Work to complete:
Below are some records. Pull every line that contains the word "node".

Supplied records START

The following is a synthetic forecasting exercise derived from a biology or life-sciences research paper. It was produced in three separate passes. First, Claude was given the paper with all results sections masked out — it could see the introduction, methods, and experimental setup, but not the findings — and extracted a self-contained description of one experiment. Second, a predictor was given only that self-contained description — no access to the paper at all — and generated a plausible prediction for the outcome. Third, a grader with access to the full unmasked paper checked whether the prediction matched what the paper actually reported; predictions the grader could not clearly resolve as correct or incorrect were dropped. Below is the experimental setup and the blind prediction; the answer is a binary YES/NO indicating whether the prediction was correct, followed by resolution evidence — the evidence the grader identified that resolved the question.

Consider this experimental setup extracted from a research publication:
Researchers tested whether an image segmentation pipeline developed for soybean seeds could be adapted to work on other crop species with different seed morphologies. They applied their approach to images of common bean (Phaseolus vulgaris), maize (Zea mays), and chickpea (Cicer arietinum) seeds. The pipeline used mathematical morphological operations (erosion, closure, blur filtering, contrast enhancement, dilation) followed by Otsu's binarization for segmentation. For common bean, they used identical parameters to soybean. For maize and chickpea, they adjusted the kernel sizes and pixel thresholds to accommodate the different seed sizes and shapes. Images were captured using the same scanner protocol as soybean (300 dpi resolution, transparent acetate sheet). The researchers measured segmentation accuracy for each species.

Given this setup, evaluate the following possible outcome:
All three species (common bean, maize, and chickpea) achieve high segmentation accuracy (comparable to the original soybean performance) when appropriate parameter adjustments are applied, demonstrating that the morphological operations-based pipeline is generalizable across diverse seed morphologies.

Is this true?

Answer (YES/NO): YES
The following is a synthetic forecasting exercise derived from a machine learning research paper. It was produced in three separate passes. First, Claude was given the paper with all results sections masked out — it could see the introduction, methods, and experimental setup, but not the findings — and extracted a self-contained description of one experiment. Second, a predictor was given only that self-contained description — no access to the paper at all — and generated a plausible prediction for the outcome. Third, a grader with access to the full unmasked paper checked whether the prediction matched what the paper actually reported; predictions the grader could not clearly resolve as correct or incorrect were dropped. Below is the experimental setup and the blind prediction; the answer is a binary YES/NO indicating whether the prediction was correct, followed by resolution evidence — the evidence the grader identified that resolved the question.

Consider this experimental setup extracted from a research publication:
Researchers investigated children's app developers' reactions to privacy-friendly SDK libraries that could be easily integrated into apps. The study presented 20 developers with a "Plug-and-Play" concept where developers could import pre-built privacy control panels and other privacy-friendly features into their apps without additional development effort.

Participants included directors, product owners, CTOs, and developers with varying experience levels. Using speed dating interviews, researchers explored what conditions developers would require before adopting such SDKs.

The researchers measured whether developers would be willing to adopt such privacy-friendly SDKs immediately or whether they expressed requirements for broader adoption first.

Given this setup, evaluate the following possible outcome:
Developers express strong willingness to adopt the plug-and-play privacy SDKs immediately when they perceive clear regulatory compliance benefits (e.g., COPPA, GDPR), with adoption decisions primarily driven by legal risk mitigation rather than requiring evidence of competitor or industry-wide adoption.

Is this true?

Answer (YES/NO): NO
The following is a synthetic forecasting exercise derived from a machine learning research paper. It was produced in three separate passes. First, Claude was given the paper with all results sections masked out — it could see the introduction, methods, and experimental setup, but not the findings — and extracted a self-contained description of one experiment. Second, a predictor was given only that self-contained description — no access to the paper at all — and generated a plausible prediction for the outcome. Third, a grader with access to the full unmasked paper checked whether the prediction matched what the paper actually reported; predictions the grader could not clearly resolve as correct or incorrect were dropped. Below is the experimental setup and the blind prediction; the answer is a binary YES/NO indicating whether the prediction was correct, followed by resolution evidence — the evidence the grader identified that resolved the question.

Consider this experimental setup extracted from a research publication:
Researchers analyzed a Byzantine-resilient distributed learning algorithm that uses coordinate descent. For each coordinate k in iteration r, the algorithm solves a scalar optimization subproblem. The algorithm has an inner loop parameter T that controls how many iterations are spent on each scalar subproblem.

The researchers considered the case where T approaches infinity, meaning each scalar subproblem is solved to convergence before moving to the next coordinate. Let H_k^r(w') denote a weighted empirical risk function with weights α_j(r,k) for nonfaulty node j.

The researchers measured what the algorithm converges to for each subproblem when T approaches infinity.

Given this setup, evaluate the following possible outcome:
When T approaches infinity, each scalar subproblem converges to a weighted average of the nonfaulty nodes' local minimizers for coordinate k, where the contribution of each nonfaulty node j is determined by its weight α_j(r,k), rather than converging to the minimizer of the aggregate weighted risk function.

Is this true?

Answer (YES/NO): NO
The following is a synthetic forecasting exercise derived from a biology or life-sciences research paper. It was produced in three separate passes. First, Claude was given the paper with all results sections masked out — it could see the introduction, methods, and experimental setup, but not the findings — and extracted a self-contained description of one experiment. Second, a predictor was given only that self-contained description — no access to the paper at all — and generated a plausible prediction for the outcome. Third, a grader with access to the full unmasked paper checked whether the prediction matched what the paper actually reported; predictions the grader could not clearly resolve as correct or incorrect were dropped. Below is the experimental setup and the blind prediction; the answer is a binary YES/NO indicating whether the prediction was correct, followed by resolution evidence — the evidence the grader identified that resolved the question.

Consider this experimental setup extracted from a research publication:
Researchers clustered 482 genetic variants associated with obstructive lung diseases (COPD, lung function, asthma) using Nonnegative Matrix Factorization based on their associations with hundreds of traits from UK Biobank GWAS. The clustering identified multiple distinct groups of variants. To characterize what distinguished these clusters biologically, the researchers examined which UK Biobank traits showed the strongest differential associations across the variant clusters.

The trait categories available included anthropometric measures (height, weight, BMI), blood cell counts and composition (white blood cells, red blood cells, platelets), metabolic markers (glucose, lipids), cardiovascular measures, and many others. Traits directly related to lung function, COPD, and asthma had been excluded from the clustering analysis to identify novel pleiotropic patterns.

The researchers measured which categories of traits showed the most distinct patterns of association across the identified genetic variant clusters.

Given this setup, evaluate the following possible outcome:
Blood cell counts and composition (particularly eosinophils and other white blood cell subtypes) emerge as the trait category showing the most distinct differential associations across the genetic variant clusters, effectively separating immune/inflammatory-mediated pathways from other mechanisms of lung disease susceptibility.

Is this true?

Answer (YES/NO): NO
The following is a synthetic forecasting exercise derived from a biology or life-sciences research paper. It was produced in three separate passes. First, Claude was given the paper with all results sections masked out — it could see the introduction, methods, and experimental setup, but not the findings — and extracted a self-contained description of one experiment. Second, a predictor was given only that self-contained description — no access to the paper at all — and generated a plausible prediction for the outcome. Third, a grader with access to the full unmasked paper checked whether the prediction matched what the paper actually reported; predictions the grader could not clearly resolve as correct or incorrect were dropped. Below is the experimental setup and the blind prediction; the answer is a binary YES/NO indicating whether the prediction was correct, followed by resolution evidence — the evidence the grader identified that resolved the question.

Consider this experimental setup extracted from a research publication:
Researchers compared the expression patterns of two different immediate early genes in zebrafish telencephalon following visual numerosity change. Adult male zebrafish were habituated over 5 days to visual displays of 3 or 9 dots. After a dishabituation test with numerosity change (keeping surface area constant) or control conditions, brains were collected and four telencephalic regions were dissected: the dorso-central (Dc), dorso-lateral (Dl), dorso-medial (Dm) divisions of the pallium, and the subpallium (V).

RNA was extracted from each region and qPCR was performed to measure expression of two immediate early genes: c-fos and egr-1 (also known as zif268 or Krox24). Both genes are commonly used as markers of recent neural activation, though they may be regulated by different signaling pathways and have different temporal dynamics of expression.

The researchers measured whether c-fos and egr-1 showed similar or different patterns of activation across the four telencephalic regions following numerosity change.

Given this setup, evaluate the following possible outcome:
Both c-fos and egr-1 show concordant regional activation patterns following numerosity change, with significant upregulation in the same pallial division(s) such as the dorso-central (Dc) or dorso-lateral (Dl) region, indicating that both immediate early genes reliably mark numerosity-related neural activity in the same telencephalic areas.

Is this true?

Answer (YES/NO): YES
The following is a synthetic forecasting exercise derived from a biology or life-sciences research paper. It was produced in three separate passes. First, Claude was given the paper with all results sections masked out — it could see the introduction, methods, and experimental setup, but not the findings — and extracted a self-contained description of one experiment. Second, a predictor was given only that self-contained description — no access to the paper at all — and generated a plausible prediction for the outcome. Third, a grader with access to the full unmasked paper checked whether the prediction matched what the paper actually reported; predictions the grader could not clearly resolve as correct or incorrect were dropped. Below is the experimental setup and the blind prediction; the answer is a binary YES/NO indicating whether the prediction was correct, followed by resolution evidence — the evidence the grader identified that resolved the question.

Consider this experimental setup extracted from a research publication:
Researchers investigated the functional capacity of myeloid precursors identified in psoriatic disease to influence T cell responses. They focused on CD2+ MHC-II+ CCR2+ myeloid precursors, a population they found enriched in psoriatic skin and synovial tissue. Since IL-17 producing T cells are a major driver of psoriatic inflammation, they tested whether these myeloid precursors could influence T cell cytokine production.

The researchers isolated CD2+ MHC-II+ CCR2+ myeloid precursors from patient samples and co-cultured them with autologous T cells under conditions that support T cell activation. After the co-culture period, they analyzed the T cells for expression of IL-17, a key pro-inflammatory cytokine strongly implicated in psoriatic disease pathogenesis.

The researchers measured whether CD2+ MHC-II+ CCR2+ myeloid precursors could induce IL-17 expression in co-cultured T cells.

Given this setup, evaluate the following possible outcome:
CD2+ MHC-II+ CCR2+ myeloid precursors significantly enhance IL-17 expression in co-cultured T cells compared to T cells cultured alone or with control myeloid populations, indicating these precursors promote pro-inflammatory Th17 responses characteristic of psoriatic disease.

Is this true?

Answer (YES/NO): YES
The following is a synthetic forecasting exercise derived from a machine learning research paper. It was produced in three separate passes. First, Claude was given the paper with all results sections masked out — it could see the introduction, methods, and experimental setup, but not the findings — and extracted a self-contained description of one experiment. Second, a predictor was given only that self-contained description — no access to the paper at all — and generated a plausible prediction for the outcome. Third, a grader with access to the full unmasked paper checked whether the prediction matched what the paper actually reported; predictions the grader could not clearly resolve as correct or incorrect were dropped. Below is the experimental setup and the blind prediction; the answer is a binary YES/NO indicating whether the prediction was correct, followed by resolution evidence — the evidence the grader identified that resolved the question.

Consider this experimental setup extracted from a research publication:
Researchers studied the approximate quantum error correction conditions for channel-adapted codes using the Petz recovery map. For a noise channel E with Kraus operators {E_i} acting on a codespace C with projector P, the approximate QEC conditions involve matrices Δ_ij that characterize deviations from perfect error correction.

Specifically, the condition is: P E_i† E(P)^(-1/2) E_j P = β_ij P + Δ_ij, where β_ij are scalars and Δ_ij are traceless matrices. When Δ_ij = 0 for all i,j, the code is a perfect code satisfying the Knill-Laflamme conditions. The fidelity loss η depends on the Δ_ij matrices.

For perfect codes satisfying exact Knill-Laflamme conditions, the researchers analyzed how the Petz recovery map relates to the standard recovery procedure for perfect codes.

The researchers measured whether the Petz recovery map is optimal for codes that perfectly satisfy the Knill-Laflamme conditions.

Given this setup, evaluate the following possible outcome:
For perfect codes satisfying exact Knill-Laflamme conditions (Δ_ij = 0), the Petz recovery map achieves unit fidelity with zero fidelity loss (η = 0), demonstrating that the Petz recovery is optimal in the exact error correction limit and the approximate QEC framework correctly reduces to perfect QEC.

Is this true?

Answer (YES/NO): YES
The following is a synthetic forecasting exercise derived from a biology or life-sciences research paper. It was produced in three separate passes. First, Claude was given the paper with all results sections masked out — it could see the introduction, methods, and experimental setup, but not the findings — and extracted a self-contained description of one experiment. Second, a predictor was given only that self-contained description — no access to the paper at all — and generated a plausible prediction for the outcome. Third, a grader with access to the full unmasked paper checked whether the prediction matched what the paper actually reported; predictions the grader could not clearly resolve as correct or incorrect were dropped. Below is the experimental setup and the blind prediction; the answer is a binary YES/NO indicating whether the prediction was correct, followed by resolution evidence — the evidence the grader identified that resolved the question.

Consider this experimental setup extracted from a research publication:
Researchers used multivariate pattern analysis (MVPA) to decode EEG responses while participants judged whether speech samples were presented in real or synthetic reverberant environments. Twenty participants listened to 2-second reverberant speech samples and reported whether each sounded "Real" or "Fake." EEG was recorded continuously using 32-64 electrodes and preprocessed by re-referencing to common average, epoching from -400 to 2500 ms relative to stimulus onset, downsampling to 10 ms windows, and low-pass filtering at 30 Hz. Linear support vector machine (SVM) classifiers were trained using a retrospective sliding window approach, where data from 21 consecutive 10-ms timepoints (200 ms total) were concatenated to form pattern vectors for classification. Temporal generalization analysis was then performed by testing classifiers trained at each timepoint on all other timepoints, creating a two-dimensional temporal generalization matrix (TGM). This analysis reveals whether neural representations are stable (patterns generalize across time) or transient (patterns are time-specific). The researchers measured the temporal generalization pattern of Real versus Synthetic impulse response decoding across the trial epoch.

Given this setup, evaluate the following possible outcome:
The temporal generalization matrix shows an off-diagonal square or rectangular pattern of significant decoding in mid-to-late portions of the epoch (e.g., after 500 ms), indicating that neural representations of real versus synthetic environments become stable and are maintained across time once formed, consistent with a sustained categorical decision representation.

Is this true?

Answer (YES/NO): NO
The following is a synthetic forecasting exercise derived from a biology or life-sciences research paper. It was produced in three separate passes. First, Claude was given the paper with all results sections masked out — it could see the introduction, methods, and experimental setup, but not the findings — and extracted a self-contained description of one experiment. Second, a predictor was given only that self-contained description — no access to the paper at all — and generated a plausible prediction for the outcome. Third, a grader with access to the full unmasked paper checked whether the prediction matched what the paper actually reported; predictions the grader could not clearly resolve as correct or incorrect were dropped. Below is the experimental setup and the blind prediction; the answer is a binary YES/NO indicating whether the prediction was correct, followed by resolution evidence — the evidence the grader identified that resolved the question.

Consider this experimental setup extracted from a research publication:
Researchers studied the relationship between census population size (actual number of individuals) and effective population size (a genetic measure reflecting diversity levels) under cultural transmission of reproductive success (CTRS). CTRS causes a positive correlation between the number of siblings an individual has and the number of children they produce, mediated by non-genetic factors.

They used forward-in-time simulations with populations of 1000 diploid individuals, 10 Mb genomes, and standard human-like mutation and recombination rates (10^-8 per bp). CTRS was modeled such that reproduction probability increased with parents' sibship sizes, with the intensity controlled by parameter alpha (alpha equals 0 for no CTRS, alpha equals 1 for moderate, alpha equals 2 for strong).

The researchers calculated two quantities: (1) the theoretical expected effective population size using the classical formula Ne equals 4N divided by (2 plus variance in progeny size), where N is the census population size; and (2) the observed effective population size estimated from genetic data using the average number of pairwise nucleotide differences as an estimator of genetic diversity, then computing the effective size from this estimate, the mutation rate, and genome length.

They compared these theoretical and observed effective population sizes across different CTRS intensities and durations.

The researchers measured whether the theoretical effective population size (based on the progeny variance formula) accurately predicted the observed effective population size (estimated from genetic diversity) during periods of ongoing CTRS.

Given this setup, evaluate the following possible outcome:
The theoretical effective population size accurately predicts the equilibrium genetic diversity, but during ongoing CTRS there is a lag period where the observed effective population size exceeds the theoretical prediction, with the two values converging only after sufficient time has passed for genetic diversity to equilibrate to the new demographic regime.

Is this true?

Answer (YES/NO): NO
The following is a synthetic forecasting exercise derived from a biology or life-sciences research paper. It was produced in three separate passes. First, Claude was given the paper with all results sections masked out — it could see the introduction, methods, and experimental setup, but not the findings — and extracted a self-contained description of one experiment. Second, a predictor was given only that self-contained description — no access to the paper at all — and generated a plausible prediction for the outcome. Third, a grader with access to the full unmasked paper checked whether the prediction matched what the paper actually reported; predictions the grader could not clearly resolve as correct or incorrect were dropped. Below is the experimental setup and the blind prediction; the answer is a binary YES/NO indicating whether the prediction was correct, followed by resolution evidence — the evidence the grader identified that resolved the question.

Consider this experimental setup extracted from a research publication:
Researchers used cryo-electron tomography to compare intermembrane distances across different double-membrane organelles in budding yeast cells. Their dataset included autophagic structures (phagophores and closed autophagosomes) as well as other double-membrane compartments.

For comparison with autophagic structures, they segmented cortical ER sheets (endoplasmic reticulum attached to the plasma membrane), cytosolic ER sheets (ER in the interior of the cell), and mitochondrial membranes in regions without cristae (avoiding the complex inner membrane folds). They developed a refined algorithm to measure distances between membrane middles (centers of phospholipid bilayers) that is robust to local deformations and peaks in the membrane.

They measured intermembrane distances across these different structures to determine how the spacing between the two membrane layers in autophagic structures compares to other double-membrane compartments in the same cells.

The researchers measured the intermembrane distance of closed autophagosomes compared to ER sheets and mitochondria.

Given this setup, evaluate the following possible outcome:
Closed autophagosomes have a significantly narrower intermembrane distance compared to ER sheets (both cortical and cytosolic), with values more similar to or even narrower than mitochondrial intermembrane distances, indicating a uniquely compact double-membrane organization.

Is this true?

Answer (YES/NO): YES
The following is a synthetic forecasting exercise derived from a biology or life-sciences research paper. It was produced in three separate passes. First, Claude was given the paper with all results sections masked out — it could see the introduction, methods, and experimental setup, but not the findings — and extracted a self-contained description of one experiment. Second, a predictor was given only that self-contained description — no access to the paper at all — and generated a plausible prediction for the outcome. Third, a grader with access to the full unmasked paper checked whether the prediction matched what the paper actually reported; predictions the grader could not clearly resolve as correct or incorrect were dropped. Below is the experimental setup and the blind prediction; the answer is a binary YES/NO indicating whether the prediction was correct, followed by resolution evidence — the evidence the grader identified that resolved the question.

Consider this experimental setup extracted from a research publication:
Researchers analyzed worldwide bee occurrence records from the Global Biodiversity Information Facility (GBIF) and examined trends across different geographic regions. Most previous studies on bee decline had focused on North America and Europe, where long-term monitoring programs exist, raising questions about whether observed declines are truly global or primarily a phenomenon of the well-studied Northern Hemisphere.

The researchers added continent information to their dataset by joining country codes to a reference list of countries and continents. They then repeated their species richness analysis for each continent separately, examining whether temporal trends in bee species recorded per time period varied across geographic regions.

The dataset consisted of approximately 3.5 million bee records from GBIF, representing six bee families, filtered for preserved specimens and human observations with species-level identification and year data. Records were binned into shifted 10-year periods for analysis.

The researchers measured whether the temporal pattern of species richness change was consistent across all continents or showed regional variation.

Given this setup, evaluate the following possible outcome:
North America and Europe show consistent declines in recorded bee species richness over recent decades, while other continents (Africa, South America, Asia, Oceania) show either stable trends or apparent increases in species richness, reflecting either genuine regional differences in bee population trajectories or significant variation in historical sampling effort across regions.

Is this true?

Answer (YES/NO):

Supplied records END

Solved exercise:
The researchers considered the case where T approaches infinity, meaning each scalar subproblem is solved to convergence before moving to the next coordinate. Let H_k^r(w') denote a weighted empirical risk function with weights α_j(r,k) for nonfaulty node j.
When T approaches infinity, each scalar subproblem converges to a weighted average of the nonfaulty nodes' local minimizers for coordinate k, where the contribution of each nonfaulty node j is determined by its weight α_j(r,k), rather than converging to the minimizer of the aggregate weighted risk function.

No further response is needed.